Isto pode ser descrito como normalização do narcisismo e é frequentemente considerado no contexto do turismo e das redes sociais. Os turistas agora tiram fotos de si mesmos tendo como pano de fundo os locais que visitam, com o objetivo de publicá-los nas redes sociais, em vez de tirarem fotos dos próprios locais. A priorização do ambiente social online, onde ele é o “personagem principal”, pode impedir a preocupação com o mundo físico.



Leia mais: Selfies e mídias sociais: como os turistas satisfazem suas fantasias de influenciadores


Muitos dos que procuram selfies em Los Angeles terão uma preocupação genuína com a comunidade local que sofre nos incêndios florestais, ou podem eles próprios fazer parte dessa comunidade. Mas a sua busca pela gestão de impressões poderia potencialmente ter prioridade sobre essa empatia.

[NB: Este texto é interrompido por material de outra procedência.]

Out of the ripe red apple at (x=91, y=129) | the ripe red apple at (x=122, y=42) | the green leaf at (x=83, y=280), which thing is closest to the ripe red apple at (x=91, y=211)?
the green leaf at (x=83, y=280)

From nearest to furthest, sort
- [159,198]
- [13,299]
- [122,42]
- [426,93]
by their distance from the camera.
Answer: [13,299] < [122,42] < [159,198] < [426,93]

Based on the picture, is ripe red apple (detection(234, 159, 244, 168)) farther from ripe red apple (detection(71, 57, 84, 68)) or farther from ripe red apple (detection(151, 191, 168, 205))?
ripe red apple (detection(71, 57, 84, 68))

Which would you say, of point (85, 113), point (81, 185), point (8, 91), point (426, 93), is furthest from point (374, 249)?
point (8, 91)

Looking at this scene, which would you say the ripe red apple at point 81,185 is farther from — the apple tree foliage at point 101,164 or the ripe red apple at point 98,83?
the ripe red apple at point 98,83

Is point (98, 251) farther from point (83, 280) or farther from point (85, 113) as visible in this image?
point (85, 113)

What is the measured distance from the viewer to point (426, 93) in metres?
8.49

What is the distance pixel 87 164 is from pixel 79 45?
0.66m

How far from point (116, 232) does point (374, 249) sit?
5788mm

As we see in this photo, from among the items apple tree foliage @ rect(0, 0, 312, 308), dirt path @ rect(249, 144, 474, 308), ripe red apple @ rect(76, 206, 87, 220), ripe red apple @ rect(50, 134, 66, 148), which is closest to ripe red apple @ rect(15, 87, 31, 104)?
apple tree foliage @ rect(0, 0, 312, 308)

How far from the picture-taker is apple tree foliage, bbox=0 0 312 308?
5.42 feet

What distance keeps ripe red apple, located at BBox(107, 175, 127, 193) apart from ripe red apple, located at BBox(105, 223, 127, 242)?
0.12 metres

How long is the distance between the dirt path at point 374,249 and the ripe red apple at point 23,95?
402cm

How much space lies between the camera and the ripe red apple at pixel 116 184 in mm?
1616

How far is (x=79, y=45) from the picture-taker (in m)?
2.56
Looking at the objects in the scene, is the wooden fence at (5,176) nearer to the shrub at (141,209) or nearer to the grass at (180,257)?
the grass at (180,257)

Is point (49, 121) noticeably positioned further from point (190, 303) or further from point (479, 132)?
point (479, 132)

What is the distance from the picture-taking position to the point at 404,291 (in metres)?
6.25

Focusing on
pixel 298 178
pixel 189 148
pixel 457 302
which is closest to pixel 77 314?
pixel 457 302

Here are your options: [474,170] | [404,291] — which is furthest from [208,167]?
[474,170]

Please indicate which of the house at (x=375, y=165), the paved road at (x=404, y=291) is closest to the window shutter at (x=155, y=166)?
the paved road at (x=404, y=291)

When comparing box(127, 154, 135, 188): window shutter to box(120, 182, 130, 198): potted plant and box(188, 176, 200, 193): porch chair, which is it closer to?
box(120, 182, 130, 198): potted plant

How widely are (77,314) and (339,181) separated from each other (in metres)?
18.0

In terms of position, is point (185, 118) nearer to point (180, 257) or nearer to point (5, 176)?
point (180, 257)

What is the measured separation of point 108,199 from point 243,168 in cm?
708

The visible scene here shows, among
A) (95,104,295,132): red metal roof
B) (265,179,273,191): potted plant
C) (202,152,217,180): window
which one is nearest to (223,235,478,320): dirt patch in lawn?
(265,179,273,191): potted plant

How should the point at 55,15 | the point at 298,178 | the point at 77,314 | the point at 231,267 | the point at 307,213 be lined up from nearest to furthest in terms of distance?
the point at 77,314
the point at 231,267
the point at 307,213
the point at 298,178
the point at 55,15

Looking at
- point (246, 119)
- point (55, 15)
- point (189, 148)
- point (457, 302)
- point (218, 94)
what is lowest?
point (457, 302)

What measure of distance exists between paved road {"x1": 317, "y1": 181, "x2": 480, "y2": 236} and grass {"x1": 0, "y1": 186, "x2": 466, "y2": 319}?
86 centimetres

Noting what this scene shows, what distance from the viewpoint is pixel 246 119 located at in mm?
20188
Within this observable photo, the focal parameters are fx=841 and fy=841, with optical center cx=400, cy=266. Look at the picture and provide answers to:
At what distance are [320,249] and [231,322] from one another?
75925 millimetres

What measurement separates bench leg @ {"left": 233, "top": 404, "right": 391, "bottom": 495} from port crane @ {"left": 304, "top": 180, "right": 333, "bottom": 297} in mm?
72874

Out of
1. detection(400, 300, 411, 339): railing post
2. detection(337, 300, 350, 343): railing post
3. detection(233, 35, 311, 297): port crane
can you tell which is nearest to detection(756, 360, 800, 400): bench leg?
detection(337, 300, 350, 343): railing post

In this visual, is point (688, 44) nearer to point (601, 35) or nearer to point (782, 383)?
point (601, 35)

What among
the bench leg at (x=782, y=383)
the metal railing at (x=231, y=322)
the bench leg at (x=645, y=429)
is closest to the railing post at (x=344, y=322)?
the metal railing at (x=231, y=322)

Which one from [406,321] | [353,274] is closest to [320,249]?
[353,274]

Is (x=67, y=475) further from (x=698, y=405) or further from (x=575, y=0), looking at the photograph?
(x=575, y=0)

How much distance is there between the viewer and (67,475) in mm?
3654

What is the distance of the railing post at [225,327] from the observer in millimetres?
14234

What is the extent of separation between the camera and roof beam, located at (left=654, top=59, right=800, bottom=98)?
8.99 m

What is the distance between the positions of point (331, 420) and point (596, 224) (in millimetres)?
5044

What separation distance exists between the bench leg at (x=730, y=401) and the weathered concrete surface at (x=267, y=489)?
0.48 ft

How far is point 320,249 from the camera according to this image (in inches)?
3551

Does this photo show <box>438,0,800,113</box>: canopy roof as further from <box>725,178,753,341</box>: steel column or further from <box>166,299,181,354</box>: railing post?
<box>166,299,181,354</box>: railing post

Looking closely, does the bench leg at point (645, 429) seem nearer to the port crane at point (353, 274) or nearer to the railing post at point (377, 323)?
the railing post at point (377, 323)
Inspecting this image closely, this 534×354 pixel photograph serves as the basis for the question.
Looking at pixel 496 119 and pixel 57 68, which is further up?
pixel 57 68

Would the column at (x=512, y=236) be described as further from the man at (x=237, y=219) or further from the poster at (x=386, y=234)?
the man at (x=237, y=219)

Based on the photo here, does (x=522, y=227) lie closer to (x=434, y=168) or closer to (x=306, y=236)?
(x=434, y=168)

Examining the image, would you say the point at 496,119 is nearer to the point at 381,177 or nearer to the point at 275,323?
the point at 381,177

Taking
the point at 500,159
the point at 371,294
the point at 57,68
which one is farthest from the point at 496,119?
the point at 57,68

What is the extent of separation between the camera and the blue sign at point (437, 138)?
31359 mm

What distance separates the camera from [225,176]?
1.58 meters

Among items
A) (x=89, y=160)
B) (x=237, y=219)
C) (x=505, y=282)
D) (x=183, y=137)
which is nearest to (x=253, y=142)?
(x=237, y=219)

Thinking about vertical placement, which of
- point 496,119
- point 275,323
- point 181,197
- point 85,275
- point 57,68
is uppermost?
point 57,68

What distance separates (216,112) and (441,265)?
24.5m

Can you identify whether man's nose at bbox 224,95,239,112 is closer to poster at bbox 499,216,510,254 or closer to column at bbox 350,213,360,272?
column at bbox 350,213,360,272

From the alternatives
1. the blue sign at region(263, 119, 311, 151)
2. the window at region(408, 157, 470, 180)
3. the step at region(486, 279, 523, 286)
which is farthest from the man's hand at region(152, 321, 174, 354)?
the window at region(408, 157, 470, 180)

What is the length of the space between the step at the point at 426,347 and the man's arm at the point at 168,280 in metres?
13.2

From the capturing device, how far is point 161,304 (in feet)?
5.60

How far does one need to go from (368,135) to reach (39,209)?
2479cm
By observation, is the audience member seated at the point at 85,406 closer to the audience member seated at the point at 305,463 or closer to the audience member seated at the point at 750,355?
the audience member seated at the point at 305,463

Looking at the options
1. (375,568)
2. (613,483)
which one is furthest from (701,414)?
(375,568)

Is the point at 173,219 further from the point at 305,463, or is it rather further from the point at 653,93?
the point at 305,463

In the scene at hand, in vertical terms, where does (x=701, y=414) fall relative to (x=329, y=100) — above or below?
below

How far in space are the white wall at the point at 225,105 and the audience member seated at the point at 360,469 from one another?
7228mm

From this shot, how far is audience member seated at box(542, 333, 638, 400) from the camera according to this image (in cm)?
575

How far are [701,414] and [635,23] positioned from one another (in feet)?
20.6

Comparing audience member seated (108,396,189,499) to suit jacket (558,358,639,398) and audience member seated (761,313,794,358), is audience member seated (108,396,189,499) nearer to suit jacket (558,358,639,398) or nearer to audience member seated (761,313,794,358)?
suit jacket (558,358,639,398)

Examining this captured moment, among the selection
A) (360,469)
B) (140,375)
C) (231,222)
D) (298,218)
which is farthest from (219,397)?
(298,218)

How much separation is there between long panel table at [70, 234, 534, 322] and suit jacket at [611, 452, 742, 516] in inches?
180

Por outro lado, não devemos esquecer que tirar selfies e criar conteúdos são agora partes normais da vida quotidiana. Para alguns, esta pode ser a única (ou melhor) maneira que conhecem de expressar sua empatia.

Muitas coisas boas podem surgir das redes sociais em resposta a desastres: angariação de fundos, instruções de segurança ou até mesmo o conforto de uma experiência partilhada. Mas como as alterações climáticas conduzem inevitavelmente a desastres naturais mais frequentes, como incêndios florestais, este tipo de conteúdo tornar-se-á mais difundido.

Isto apresenta um dilema – à medida que ficamos cada vez mais expostos ao “conteúdo de desastre natural”, podemos ficar insensíveis a ele e até deixar de sentir a empatia que acompanha estas imagens.